Desde niños nos enseñan a repetir respuestas, a obedecer antes que a pensar, no a aprender el arte de formular preguntas más allá de las clases de español. A seguir instrucciones, no a cuestionar si ese camino tiene sentido. E incluso podemos llegar a ser ridiculizados por “atrevernos” a preguntar cosas “ilógicas” o de “sentido común”. Sócrates, el maestro que prefería morir antes que renunciar a su derecho de preguntar, nos dejó una advertencia que hoy sigue estando muy vigente: “Una vida sin examen no merece ser vivida”.

Vivimos en una sociedad donde se confunde el orden con el silencio y la educación con la memorización (y de hecho hasta eso nos enseñan mal, no nos enseñan técnicas de memorización). Donde muchos optan por no opinar, no incomodar, no involucrarse. Nos hemos vuelto espectadores del deterioro social cuando deberíamos ser los protagonistas de su reconstrucción.

El México actual necesita más que nunca una educación socrática: una que enseñe a pensar, no solo a aprobar. Que devuelva a los jóvenes la capacidad de razonar antes de reaccionar, de preguntar antes de obedecer. Detrás de cada crisis —de seguridad, corrupción o desigualdad— hay dos raíces comunes: la falta de pensamiento crítico y otra igual de importante, la de acción. De nada sirve saber la causa de nuestros males si no movemos un dedo para corregirla.

Las escuelas, públicas y privadas, deberían ser los templos modernos del diálogo. Sin embargo, demasiadas veces se transforman en fábricas de títulos, donde lo importante es el promedio, no la curiosidad. Si no enseñamos a los jóvenes a dudar, a analizar y a sostener una conversación con argumentos, estaremos formando generaciones obedientes, serviles, pero no libres.

El método socrático —ese arte de preguntar con propósito— no es solo una técnica educativa: es una forma de vivir. Es aceptar que nadie tiene toda la verdad y que solo a través del diálogo surge la comprensión. En un país tan polarizado como el nuestro, esta virtud es revolucionaria. Necesitamos menos gritos y más preguntas; menos certezas impuestas y más diálogo honesto, enfocado a resultados concretos para el bien común.

Imaginemos por un momento un México donde los estudiantes se cuestionen a sí mismos con el mismo rigor con el que critican a los demás.

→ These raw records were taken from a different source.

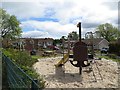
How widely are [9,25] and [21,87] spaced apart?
62.5 metres

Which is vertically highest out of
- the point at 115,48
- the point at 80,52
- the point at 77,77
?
the point at 80,52

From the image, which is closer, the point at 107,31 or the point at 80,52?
the point at 80,52

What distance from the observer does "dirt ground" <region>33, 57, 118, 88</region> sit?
1203 centimetres

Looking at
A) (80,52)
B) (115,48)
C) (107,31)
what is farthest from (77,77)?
(107,31)

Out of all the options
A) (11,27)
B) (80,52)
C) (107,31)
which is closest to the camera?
(80,52)

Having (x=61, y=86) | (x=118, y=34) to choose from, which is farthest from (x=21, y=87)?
(x=118, y=34)

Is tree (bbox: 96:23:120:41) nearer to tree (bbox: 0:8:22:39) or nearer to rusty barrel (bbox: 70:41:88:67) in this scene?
tree (bbox: 0:8:22:39)

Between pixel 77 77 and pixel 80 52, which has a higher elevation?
pixel 80 52

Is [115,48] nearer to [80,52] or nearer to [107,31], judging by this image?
[80,52]

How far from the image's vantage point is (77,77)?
534 inches

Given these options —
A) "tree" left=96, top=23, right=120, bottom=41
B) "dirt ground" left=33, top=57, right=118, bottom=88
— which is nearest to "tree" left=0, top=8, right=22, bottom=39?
"tree" left=96, top=23, right=120, bottom=41

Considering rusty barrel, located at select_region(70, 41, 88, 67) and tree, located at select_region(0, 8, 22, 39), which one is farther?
tree, located at select_region(0, 8, 22, 39)

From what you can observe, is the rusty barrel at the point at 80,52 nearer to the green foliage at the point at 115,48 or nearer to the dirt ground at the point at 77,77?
the dirt ground at the point at 77,77

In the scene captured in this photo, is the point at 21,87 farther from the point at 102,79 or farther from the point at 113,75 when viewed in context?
the point at 113,75
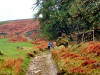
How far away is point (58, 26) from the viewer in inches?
1531

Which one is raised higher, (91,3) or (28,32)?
(91,3)

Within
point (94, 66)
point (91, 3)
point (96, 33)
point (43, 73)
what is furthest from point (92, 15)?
point (96, 33)

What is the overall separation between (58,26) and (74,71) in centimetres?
2927

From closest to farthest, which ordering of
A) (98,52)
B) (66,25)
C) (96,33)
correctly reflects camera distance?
(98,52) < (96,33) < (66,25)

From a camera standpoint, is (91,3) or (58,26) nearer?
(91,3)

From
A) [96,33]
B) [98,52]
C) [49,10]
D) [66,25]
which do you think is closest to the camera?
[98,52]

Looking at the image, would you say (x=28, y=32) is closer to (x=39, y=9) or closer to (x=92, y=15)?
(x=39, y=9)

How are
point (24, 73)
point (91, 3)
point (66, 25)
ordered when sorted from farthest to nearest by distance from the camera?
point (66, 25), point (24, 73), point (91, 3)

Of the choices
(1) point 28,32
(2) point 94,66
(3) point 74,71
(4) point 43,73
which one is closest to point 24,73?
(4) point 43,73

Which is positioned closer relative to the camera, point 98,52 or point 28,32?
point 98,52

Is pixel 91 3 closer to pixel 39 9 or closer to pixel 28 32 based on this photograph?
pixel 39 9

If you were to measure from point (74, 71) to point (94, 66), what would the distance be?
1472 millimetres

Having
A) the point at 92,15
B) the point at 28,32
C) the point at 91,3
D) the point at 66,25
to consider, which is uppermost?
the point at 91,3

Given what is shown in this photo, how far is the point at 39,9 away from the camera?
4291 centimetres
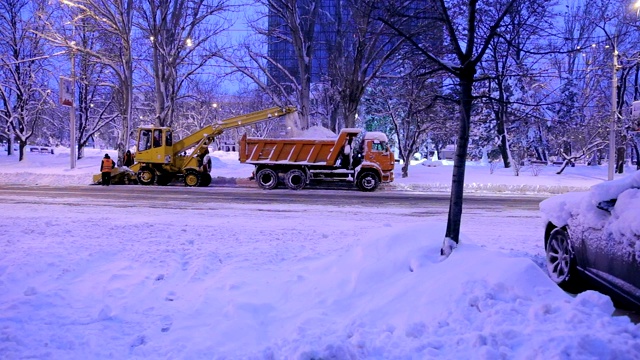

Donde los maestros sean guías del pensamiento y no simples transmisores de información. Donde en los hogares se hable de ética, propósito y comunidad, además de supervivencia.

La crisis de valores que vivimos no es solo política, sino educativa. Mientras no recuperemos el valor del pensamiento libre y la responsabilidad del juicio propio, seguiremos repitiendo errores como quien recita una lección sin entenderla.

Nuestro país no necesita más seguidores; necesita ciudadanos conscientes. Y la conciencia no se impone, se despierta. Educar para la libertad significa formar personas capaces de decir “no” cuando la injusticia se disfraza de legalidad, y “sí” cuando la verdad incomoda.

Quizá el México que soñamos no se construya desde los discursos, sino desde cada mente joven que aprenda a pensar y actuar por sí misma. Esa es la verdadera revolución pendiente: la revolución de la conciencia y el actuar individual enfocado a la comunidad.